News & Events
FDA NEWS RELEASE
For Immediate Release: Feb.9, 2010
Media Inquiries: Karen Riley, 301-796-4674; firstname.lastname@example.org
Consumer Inquiries: 888-INFO-FDA
FDA Approves New Indication for Crestor
On Feb. 8 the U.S. Food and Drug Administration approved the cholesterol-lowering medication Crestor (rosuvastatin) for some patients who are at increased risk of heart disease but have not been diagnosed with it.
The new indication is for reducing the likelihood of a heart attack or stroke or the need for a procedure to treat blocked or narrowed arteries in patients who have never been told they have heart disease but are nevertheless at increased risk of a cardiac event.
Specifically, this includes men 50 years of age and older and women 60 years of age and older who have an elevated amount of a substance known as high sensitivity C-reactive protein in their blood and at least one additional traditional cardiovascular risk factor such as smoking, high blood pressure, a family history of premature heart disease, or low amounts of high-density lipoprotein or HDL cholesterol, the so-called “good cholesterol.”
This new indication does not support the use of Crestor in individuals who have an elevated high sensitivity C-reactive protein but no traditional cardiovascular risk factors.
Crestor is in a class of drugs called statins, which work by stopping an enzyme called HMG-CoA reductase from making cholesterol. High amounts of low-density lipoprotein or LDL cholesterol, the so-called “bad cholesterol,” is a known risk factor for heart attacks, strokes, and heart disease.
“This expanded indication for Crestor will provide health care providers with a new therapeutic option to help appropriately-identified people lower their risk for a cardiac event,” said Eric Colman M.D., deputy director, Division of Metabolism and Endocrinology Products in the FDA’s Center for Drug Evaluation and Research.

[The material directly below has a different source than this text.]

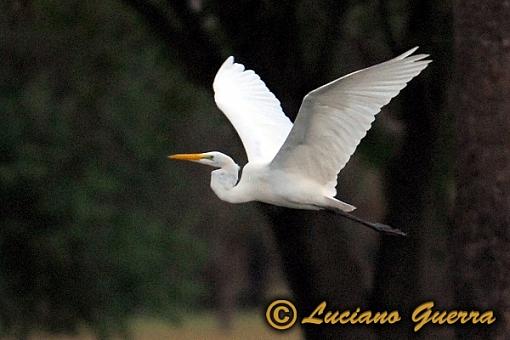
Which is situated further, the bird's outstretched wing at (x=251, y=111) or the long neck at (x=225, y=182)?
the bird's outstretched wing at (x=251, y=111)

The new indication was based on results from a study called the JUPITER trial, which compared 8,901 patients who received Crestor for two years to the same number of patients who received a placebo. Patients who took Crestor experienced fewer cardiac events, including heart attacks and strokes, and underwent fewer procedures such as coronary angioplasty or coronary artery bypass surgery to treat or revascularize their arteries.
High sensitivity C-reactive protein is a nonspecific indicator of inflammation, which is associated with the buildup of cholesterol and other fatty material in the coronary arteries.
Crestor is already approved for use in combination with diet and exercise to lower LDL cholesterol and a related substance known as triglycerides in patients with a high amount of these substances in their blood. The medication is also approved to slow the progression of atherosclerosis – a thickening of the artery wall due to the buildup of cholesterol and other fatty materials.